Japanese Journal of Protozoology Volume 41, Issue 1

Protists harbouring kleptochloroplast in particular reference to the dinoflagellates

It is known that dinoflagellates acquired a plastid from a red alga via secondary endosymbiosis. However, several dinoflagellates should have abandoned their original plastid and acquired again plastids from different sources. Engulfing free-living algae, some dinoflagellates use them as a temporary plastid. This phenomenon is considered to be an on-going process of plastid acquisition, and this temporary plastid is called “kleptochloroplast”. In a probably monophyletic groups of unarmoured dinoflagellates, various stages of endosymbiosis, namely, reduction of endosymbiont's organelles except plastid, are present, which would be good research targets for understanding evolutionary process of plastid acquisition. Besides dinoflagellates, kleptochloroplasts are distributed in a wide range of protists. In this mini review, we introduce diversity of kleptochloroplasts in protists in particular reference to the dinoflagellates.

Mechanism of establishment of endosymbiosis between the ciliate Paramecium bursaria and the symbiotic alga Chlorella species

Each symbiotic Chlorella sp. of the ciliate Paramecium bursaria is enclosed in a perialgal vacuole derived from the host digestive vacuole, thereby the alga is protected from digestion by the host lysosomal fusion. Algae-free paramecia and isolated symbiotic algae from algae-bearing cells still have an ability to live each other. Algae-free cells can be easily reinfected with the algae isolated from algae-bearing cells by ingestion into digestive vacuoles. The symbiotic associations of these eukaryotic cells are excellent models for studying the evolution of eukaryotic cells through the secondary endosymbiosis between protozoa and algae. However, the detailed algal infection process had been unclear. Using pulse-label of the alga-free paramecia with the isolated symbiotic algae and chase method, we clarified the timing of the algal infection process to the algae-free paramecia. Furthermore, four important cytological events needed to establish endosymbiosis were found: (1) some algae show resistance to the host lysosomal enzymes in the host digestive vacuole, (2) algal escape from the host digestive vacuole by budding of the digestive vacuole membrane, (3) differentiation of the host digestive vacuoles wrapping the green algae into the perialgal vacuole membrane to protect from lysosomal fusion, and (4) an attachment of the green algae wrapped by the perialgal membrane to beneath the host cell membrane. This algal infection process is different from those so far known infection processes in other symbiotic and parasitic organisms.

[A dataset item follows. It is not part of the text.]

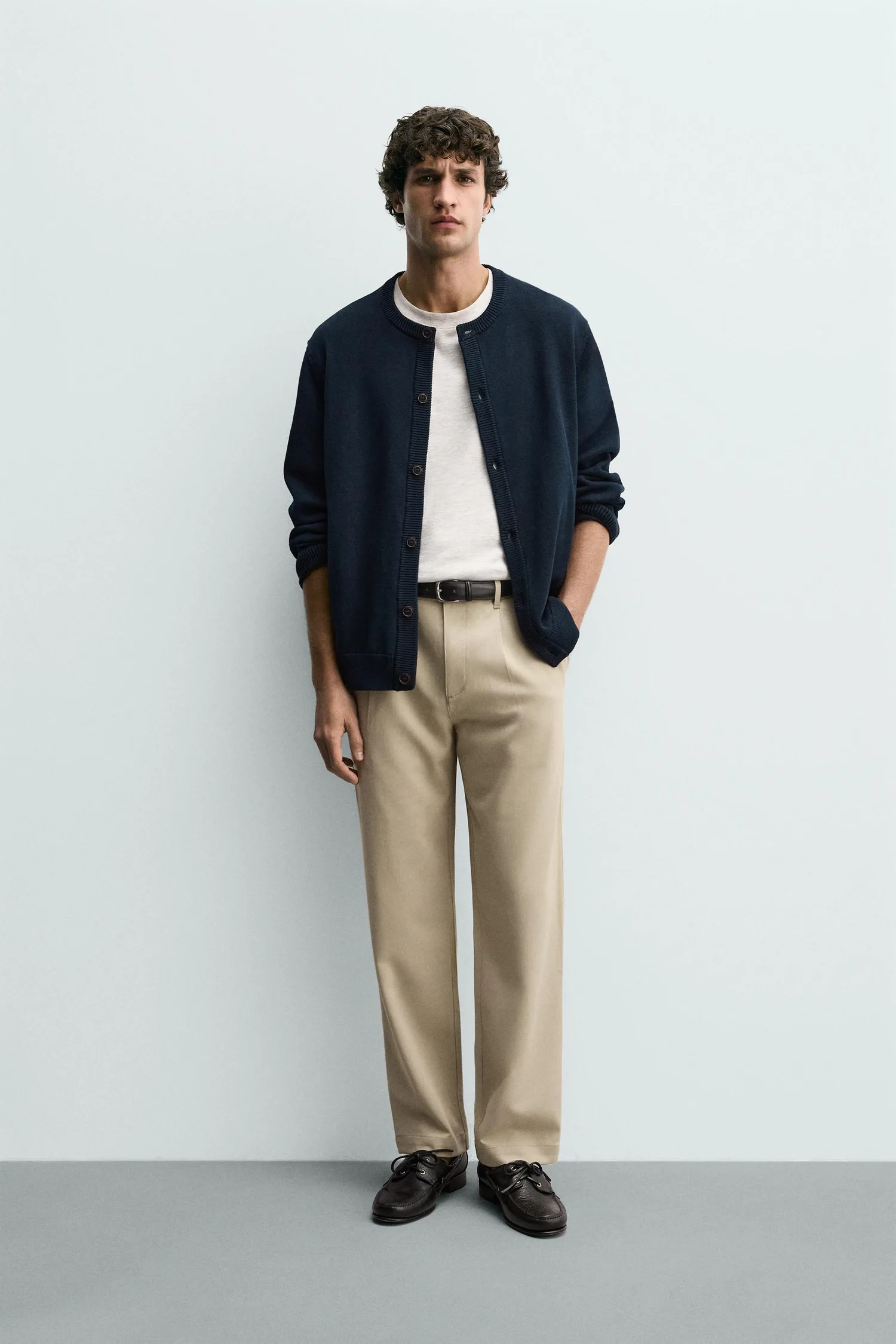 Удобные брюки прямого типа Zara, бежевый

Synthesis and Degradation of Chloroplast Sulfolipid in Green Alga, Chlamydomonas reinhardtii

Almost all of oxygenic photosynthetic organisms contain sulfolipid, sulfoquinovosyl diacylglycerol (SQDG) in the photosynthetic membranes. The physiological functions of SQDG in the photosynthetic membranes such as the maintaining of structural and functional integrity of photosystem II are well investigated from cyanobacteria to seed plants. On the other hand, the molecular mechanism of SQDG metabolism is just now emerging. In this paper, the systems of SQDG-synthesis and -degradation were reviewed and the regulation of the system was referred. The system of SQDG degradation required de novo synthesis of mRNA(s) and protein(s) and the regulatory proteins for sulfur acclimation under sulfur-starved conditions. Additionally, biodiversity of the capacity of SQDG degradation induced by the sulfur starvation was surveyed among some organisms. From these results, it was implied that the system of SQDG degradation was derived not from the ancestral cyanobacteria, the origin of chloroplasts, but from the host cell of primary symbiosis and was conserved through the evolution of eukaryotic photosynthetic organisms.

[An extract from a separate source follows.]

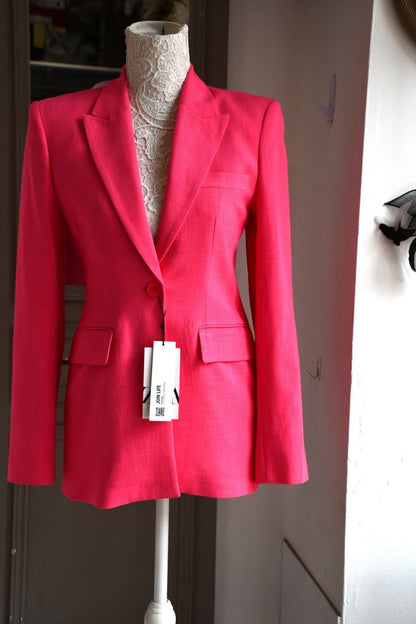 Zara Pink Blazer Linen Jacket BNWT (Xtra Small)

Another primary endosymbiosis? —Paulinella chromatophora and its cyanelle—

It is widely believed that all known plastids originated from a single primary endosymbiosis in which a cyanobacterium was engulfed and retained by a heterotrophic protist. However, there is an interesting organism called Paulinella chromatophora that may change this widely accepted view.

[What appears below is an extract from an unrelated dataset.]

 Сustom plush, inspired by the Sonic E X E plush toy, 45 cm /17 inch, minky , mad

P. chromatophora, a cercozoan protist, is a fresh water testate amoeba that contains two cyanobacterium-like structures called “cyanelles” in the cell. Past researches have failed to cultivate the cyanelles separately from the host cells and demonstrated that the cyanelles divided within the host cells and were handed over to daughter cells. In recent studies, it has been revealed that the cyanelle of P. chromatophora does not share a common ancestor with known plastids but originated from a cyanobacterium that belongs to the Synechococcus/Prochlorococcus lineage.

These situation led the idea that P. chromatophora represent the second example of the primary endosymbiosis that is in progress. Further study on the symbiotic relationship between the cyanelles and the host seen in this organism would provide important insight for the mechanism of primary plastid acquisition.